The ax is starting to come down on the 250 United Parcel Service workers who were given termination notices last week after protesting a colleague’s firing in February.
On Monday evening and Tuesday morning, 20 of the workers at the Maspeth facility who took part in a 90-minute walkout on Feb. 26 to protest the firing of Jairo Reyes earlier that day were let go by UPS.
The fired employees were chosen at random out of the list of 250 workers who protested in February, according to UPS spokesman Steve Gaut.
The remaining 230 employees will be fired in increments to allow the company to hire and train new workers at a pace that would avoid significant delays in the processing and delivering of packages at the facility.
“Many of our customers have contracts with us that includes penalties if we fail to deliver on time. There’s a reason we have dispute resolution language in [the employees’] contracts that doesn’t involve a walkout so we can do the right thing for our customers, employees and our business,” Gaut said. “Maintaining orderly conduct to meet customer requirements is what this is about.”
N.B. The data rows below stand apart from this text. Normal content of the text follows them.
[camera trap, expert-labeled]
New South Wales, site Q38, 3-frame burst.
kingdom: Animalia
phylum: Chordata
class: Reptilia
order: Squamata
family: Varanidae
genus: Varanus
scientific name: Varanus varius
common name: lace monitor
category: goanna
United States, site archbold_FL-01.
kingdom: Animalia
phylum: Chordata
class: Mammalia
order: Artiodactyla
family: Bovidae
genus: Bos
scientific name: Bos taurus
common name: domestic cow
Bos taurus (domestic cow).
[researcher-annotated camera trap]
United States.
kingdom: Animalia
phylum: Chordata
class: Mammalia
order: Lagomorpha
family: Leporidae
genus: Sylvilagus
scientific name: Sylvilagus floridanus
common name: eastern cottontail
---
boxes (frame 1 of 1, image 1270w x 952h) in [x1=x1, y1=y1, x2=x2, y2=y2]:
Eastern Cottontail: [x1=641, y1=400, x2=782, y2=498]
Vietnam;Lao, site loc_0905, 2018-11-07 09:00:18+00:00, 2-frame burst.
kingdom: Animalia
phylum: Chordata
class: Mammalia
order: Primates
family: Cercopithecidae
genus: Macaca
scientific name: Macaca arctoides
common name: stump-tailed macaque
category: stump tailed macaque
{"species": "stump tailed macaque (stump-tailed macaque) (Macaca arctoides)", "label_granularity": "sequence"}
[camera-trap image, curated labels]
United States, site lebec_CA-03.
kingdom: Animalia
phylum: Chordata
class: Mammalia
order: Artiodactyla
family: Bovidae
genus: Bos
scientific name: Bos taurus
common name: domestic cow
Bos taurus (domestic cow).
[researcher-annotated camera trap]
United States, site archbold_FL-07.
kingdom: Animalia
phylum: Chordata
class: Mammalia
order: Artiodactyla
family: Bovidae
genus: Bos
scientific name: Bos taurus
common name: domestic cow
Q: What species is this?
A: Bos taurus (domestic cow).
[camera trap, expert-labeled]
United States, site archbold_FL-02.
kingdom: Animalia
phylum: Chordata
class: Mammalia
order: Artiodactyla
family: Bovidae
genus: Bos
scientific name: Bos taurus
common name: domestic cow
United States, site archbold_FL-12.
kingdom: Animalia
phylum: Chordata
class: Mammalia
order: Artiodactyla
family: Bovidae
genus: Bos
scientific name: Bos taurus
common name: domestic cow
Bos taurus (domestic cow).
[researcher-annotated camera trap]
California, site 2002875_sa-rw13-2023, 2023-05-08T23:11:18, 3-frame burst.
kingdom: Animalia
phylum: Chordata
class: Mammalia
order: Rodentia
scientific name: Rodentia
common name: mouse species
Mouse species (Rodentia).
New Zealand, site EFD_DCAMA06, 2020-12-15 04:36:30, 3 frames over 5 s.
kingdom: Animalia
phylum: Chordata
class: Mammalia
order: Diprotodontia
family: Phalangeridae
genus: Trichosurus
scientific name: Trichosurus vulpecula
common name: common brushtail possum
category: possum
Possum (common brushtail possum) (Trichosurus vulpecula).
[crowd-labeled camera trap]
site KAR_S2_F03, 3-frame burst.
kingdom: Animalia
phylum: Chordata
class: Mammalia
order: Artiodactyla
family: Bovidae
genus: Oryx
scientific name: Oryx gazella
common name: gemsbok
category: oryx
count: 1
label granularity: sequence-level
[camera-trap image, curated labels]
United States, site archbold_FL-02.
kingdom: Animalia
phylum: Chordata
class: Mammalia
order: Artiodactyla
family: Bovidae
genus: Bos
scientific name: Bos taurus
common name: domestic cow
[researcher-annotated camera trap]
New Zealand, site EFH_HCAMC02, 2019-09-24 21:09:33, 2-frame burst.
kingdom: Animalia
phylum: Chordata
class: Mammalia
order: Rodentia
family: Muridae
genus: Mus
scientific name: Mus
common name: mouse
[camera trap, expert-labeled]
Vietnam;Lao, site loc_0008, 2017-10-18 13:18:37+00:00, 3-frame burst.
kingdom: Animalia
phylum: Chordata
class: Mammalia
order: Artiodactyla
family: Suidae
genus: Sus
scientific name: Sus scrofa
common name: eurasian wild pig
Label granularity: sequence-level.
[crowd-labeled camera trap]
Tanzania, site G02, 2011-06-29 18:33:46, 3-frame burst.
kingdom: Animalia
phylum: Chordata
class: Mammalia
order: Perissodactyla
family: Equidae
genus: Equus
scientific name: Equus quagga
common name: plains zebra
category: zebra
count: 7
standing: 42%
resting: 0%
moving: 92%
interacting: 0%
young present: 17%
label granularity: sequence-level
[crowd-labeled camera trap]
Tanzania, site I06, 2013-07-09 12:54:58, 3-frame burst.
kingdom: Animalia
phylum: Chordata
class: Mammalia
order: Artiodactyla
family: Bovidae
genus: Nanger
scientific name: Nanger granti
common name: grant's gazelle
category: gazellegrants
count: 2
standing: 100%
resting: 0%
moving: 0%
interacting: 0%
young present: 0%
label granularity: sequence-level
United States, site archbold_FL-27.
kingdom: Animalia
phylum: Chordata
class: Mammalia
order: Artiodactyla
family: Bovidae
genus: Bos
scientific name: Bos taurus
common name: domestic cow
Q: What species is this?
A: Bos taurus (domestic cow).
Gaut said he wasn’t sure of the exact reasoning behind Reyes’ firing, but it had to do with “a disagreement over his conduct in the facility in regards to working hours.”
Teamsters Local 804, the union representing the UPS employees, issued a statement on its website on Tuesday, calling it a “heartless attack on the drivers and their families.”
“The company fired a group of drivers to try to divide us, create panic, or try to get Local 804 to cave in and sell out,” the statement reads. “That is not going to happen.”
Last Friday, elected officials such as Public Advocate Letitia James and City Council members Jimmy Van Bramer (D-Sunnyside) and Elizabeth Crowley (D-Middle Village) joined dozens of union members at a rally to protest the company’s distribution of termination notices to the 250 employees.
Gaut, when asked if UPS had a response to the outpouring of support for the fired workers by elected officials, said the company simply followed policy after an unauthorized work stoppage.
“We believe it’s necessary to follow contracts,” he said. “Our approach is to encourage everyone that contracts have to be followed.”
Like the angered union, Crowley sees the mass firing as indefensible.
“The recently terminated UPS employees are not just the backbone that keeps the company running each day, they are our neighbors, with families that will not have wages to put food on the table,” Crowley said in a statement Wednesday. “We cannot allow this injustice to happen in Maspeth, or anywhere in New York City.”
Local 804 will protest the firings on Thursday on the steps of City Hall.